### SELECTED PASSAGE ###

The claims each recite (emphasis added):
Claim 8 — “…send the signal to the train causing the train to stop automatically responsive to a determination that proper action has not been taken manually before the train is within a predefined distance of the switch.”
Claim 16 — similar limitation in method form.
The phrase “proper action” renders the scope of the claims indefinite because it is a subjective/relative term that lacks objective boundaries or criteria in the specification by which one of ordinary skill in the art could determine whether the condition is met. The specification provides no standard for what qualifies as “proper action” (e.g., acknowledgement, speed reduction by a specified amount, switch realignment, manual brake application within a defined time/distance, etc.), and thus the metes and bounds of the limitation cannot be ascertained with reasonable certainty. See MPEP 2173.02 (Office action must identify why the metes and bounds are unclear) and MPEP 2173.05(b) (relative/subjective terminology requires a standard in the specification).
Claim 9 recites “…LED lights mounted in a secure housing located adjacent to the rail….” The term “secure” is a subjective term of degree lacking definition or objective criteria (e.g., impact rating, ingress protection level, tamper-resistance class) in the specification. Without an articulated standard, one of ordinary skill cannot determine the scope with reasonable certainty (e.g., whether “secure” means weather-proof (IP65+), tamper-resistant to a specified force, vibration-rated, etc.). See MPEP 2173.05(b) (relative/subjective terms require objective boundaries) and MPEP 2173.02.
References Cited
Reference 1: US 5,806,809 (Danner) – Railroad switch point position sensing system and method (numerals: switch 1; points 2, 3; stock rails 6, 7; proximity detectors 101, 102; detector element 114, internal switch 116; lock rod 41, lock connecting rod 42; PLC, FIG. 10).
Reference 2: US 2005/0072252 A1 (Kumar et al.) – Wheel sensor assembly for rail base mounting (numerals: clamp 8; rail 11; blocks 18, 19).
Reference 3: US 5,253,830 (Nayer) – Method for monitoring the condition of rail switch points (distance/threshold gap detection, storing baseline values).
Reference 4: US 10,059,354 B2 (Wabtec) – Locomotive-to-wayside device communication system (numerals: on-board device 12; wayside device 20; radio path; solar power supply).
Reference 5: US 10,400,396 B2 (Wabtec) – Switch alignment detection and enforcement (numerals: wayside arrangement A; circuit controller CC; wayside interface unit WIU; data radio DR; power source PS; on-board device CD; train management computer TMC).
Reference 6: US 6,435,459 B1 (Sanderson et al.) – LED wayside signal (numerals: LED arrays 21, 23; board 17; housing; heat sink 19).
Reference 7: WO 2011/028577 A2 – Inductive proximity switch with calibration trigger (numerals: 100, 410, 420, 430, calibration device Figs. 10–11).

### DATA EXCERPT ###

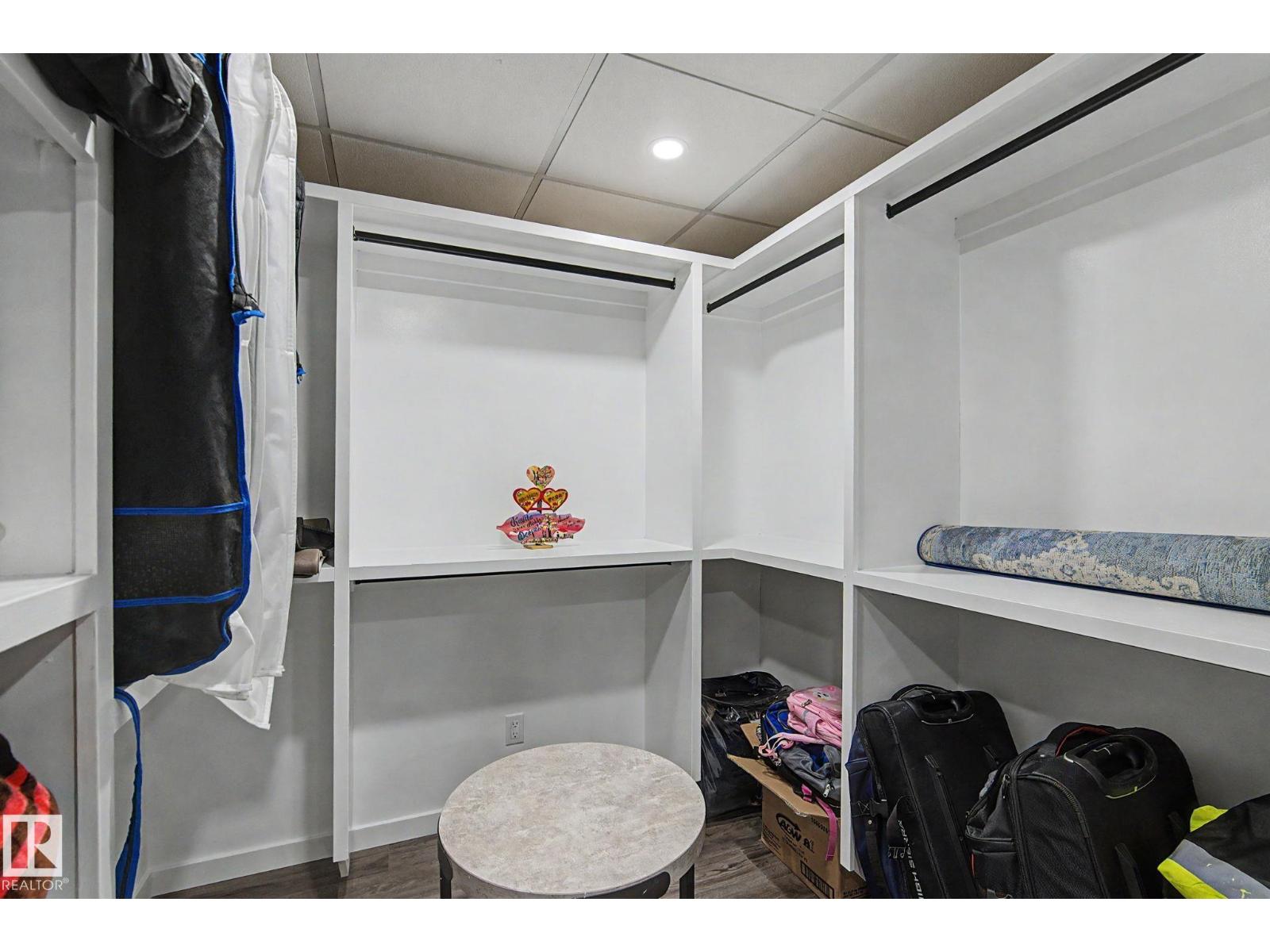 18144 76 ST NW - 44
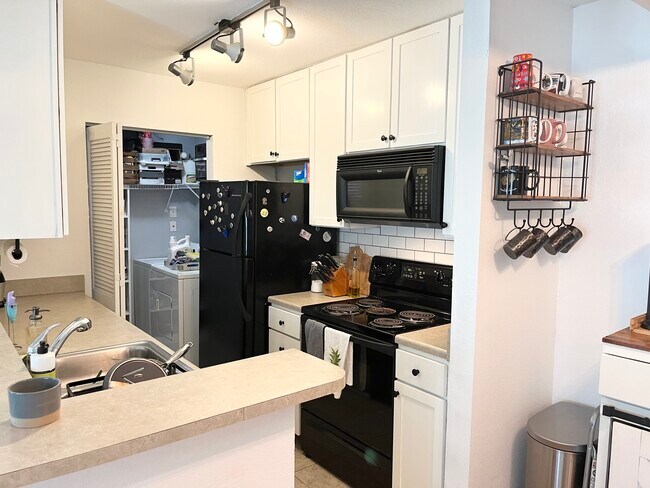 Building Photo - 267 Alexandra Dr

###

REQUIREMENT » In the office action excerpt, reproduce word for word the part starting with "References Cited" and going on through "PLC, FIG. 10).".

OUTPUT BELOW »
References Cited
Reference 1: US 5,806,809 (Danner) – Railroad switch point position sensing system and method (numerals: switch 1; points 2, 3; stock rails 6, 7; proximity detectors 101, 102; detector element 114, internal switch 116; lock rod 41, lock connecting rod 42; PLC, FIG. 10).